PROVIDED TEXT:
Fashions have changed. Now we are mobilised by universal health coverage, global health security, and a climate emergency. These issues are rightly important. Perhaps the fact that since 1990 over 1 billion people have been taken out of extreme poverty means that global health activists see poverty as old news. Yet beating poverty remains a prerequisite for flourishing and sustainable lives.
Disappointingly, global health and its leaders have judged poverty to be yesterday''s idea. This attitude of indifference, for that is what it is, is indefensible.
Earlier this month, UNDP and the Oxford Poverty and Human Development Initiative published new research showing that 1·3 billion people in 101 countries are “multidimensionally poor”.
Poverty in their Multidimensional Poverty Index means deprivations in standard of living (assets, housing, electricity, drinking water, sanitation, and cooking fuel), health (nutrition and child mortality), and education (years of schooling and school attendance). Their findings should shock us all.
Poverty is everywhere. Two-thirds of the poor live in middle-income countries. Children are more likely than adults to be poor and deprived across all indicators. Half of those multidimensionally poor are under 18 years of age and a third are under 10 years.
Within countries, there are great variations in poverty, ranging (in the case of Uganda''s provinces, for example) between 6% and 96%.
Within regions too—the incidence of poverty is 92% in South Sudan and 15% in Gabon. These findings have been given almost no serious attention by global health leaders.
In 2018, the World Bank published its view on trends in global poverty (Piecing Together the Poverty Puzzle). The Bank concluded that “the fight against extreme poverty is far from over”.

DATASET CONTENT:
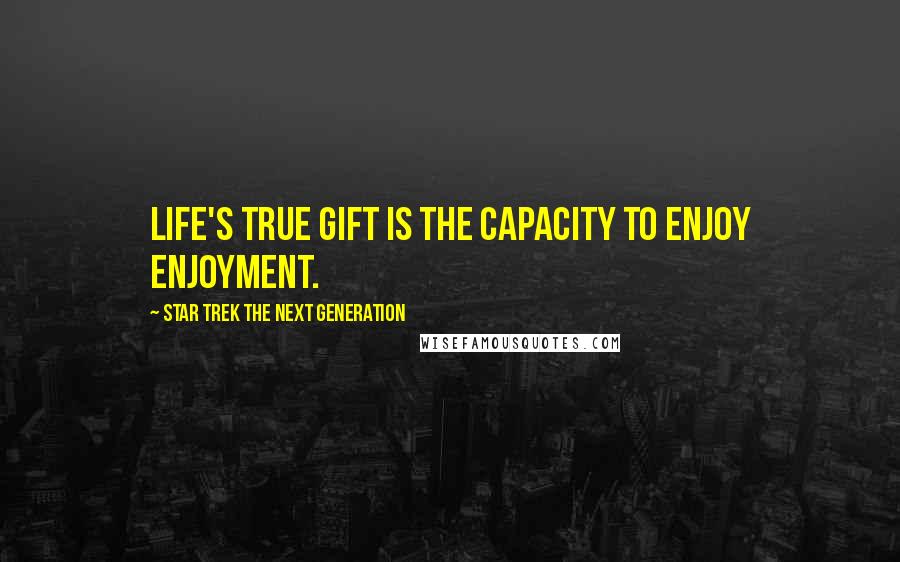 Star Trek The Next Generation Quotes: Life's true gift is the capacity to enjoy enjoyment.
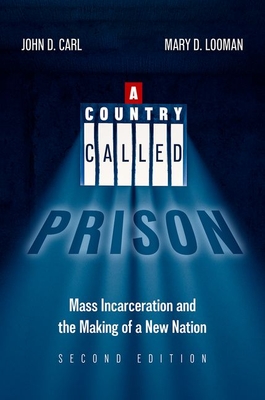 A Country Called Prison: Mass Incarceration and the Making of a New Nation - Carl, John D, and Looman, Mary D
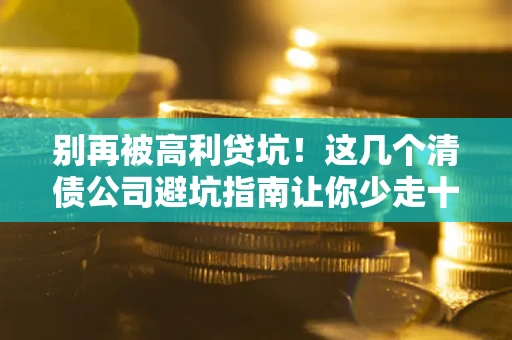 武汉别再被高利贷坑！这几个清债公司避坑指南让你少走十年弯路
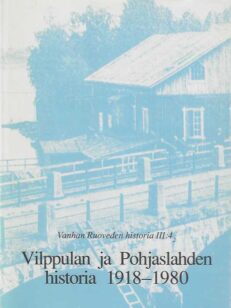 Vilppulan ja Pohjaslahden historia 1918-1980 Vanhan Ruoveden historia III:4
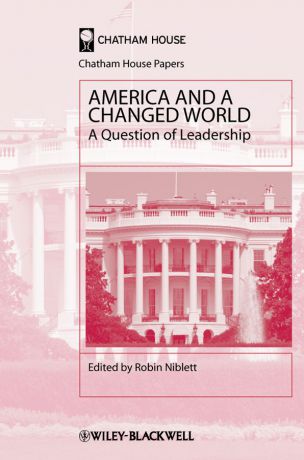 Robin Niblett America and a Changed World. A Question of Leadership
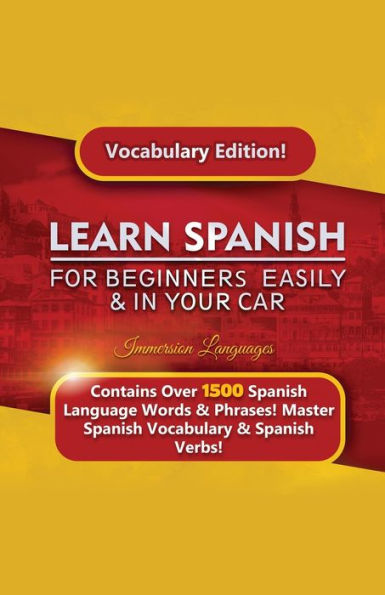 Learn Spanish For Beginners Easily & In Your Car! Vocabulary Edition!
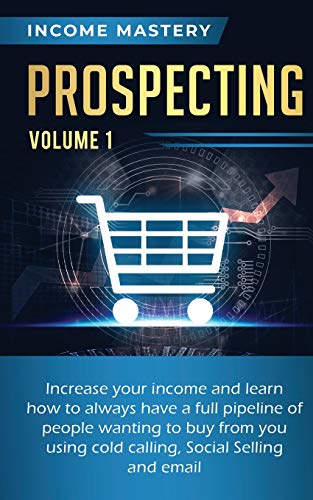 Prospecting  Increase Your Income and Learn How to Always Have a Full Pipeline  [Paperback]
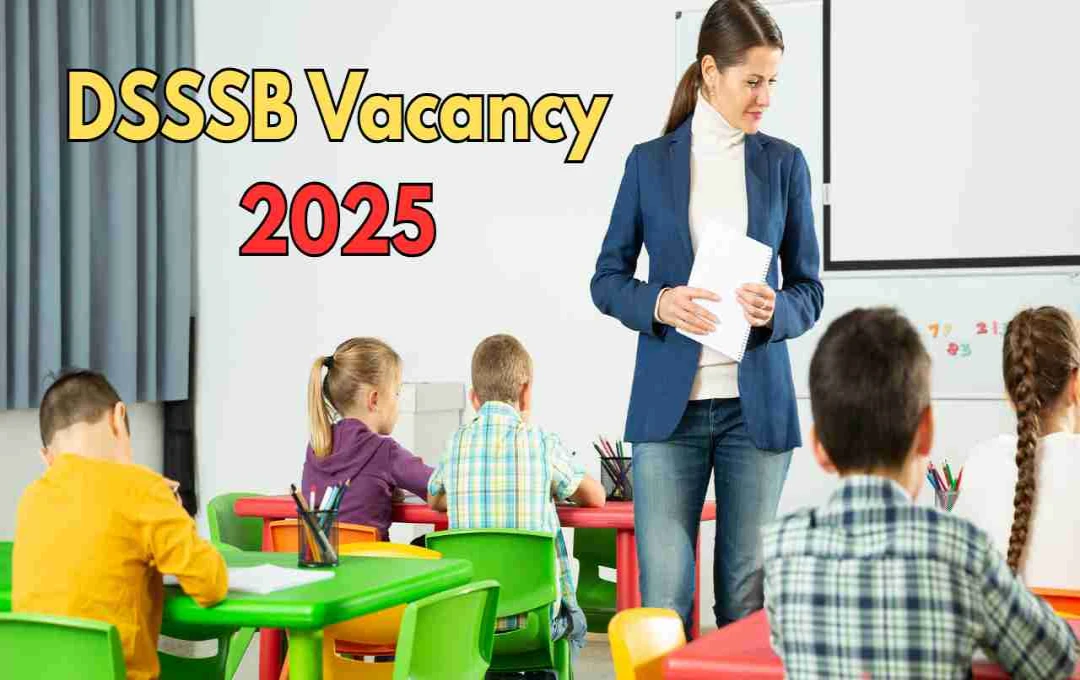 DSSSB Primary Teacher Vacancy: आवेदन से लेकर सैलरी तक जानें पूरी डिटेल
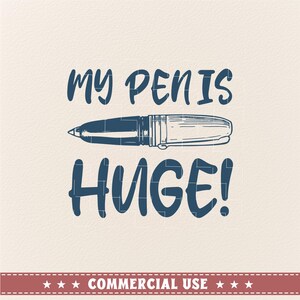 My pen is huge SVG PNG, adult humor svg, sarcastic svg, adult funny svg, adult funny png, adult svgs,  funny svg for men, funny png for men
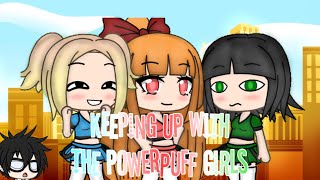 Keeping Up With The Powerpuff Girls  Gachaverse Skit [upl. by Estrella]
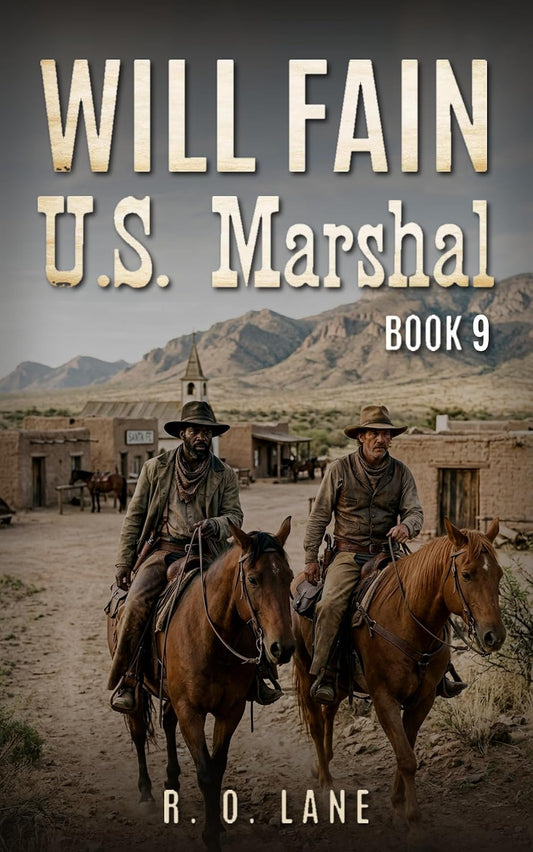 Will Fain, U.S. Marshal, : Book 9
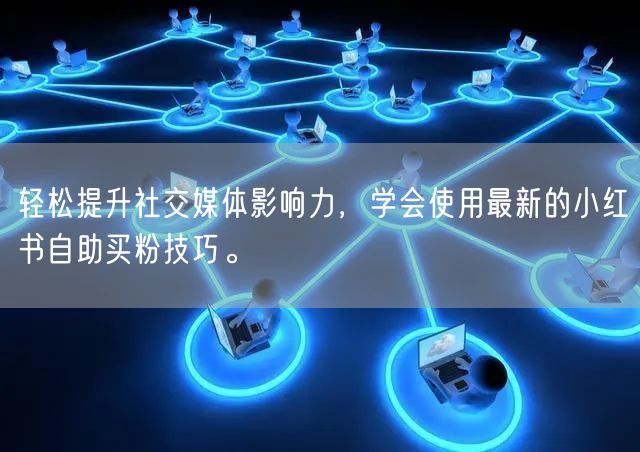 轻松提升社交媒体影响力，学会使用最新的小红书自助买粉技巧。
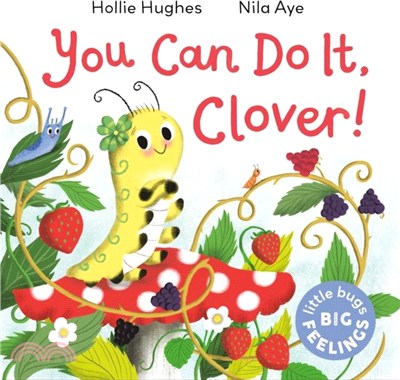 Little Bugs Big Feelings: You Can Do It Clover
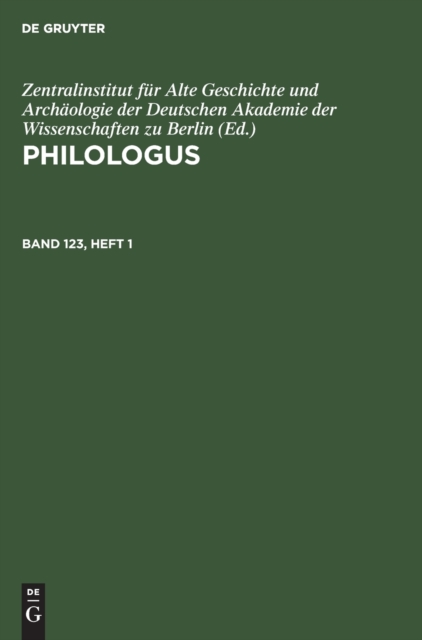 Philologus. Band 123, Heft 1, Hardback Book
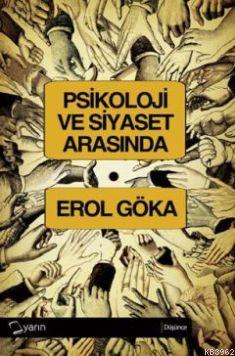 Psikoloji ve Siyaset Arasında | Erol Göka | Yarın Yayınları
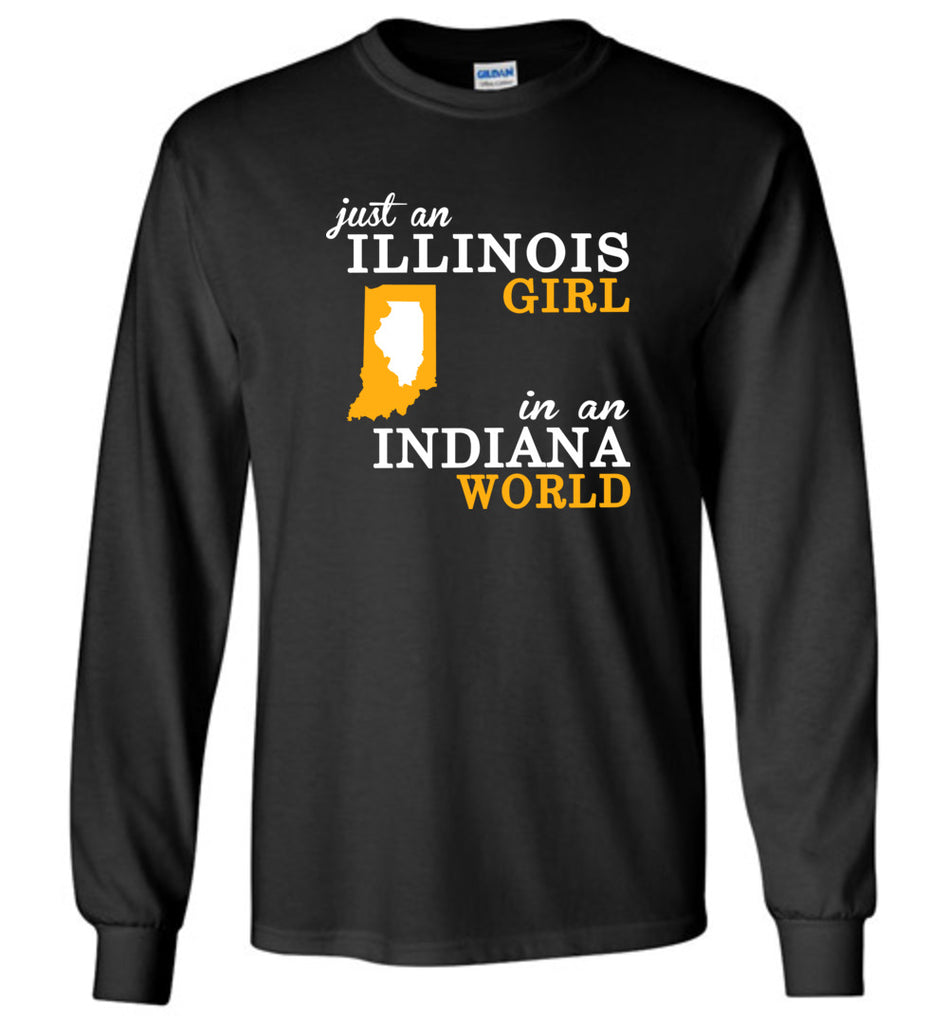 Just An Illinois Girl In An Indiana World - Long Sleeve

TASKS:
1. Condense the paragraph beginning "Poverty is everywhere" from the passage on global poverty into a bulleted list that keeps its main facts.
2. Carry on the passage on global poverty, picking up after its final sentence.

OUTPUTS BY TASK:
1.
- Poverty is found everywhere.
- Two-thirds of the poor live in middle-income countries.
- Children are more likely than adults to be poor and deprived on every indicator.
- Half of the multidimensionally poor are under 18, and a third are under 10.

2.
Extreme poverty is increasingly becoming the defining challenge of one region—sub-Saharan Africa, where the total numbers of poor people are rising, from 278 million in 1990 to 413 million in 2015. Of the world''s 28 poorest nations, 27 are in sub-Saharan Africa.
The Bank describes a “bifurcated world”, where one in four people in Africa live in extreme poverty. India is currently the nation with the highest number of poor people—176 million. But Nigeria will soon overtake India.
By 2030, the Bank predicts that as many as 87% of those living in extreme poverty will be living in sub-Saharan Africa, where there are especially troubling risks to confront—fragile and conflict-afflicted settings, droughts, and epidemics. The Bank calls for “transformational change”. But the difficult truth is that no-one is listening.
Poverty is not only a curse for the poorest nations in the world. There is endemic poverty in supposedly rich countries too. Persistent poverty affects one in five children up to age 14 years in the UK, poverty that is linked to worse physical and mental health.
And one must not forget that poverty in rich and poor nations alike is gendered. Women lose more life-years to poverty than men. Ending poverty must return as a political objective for global health.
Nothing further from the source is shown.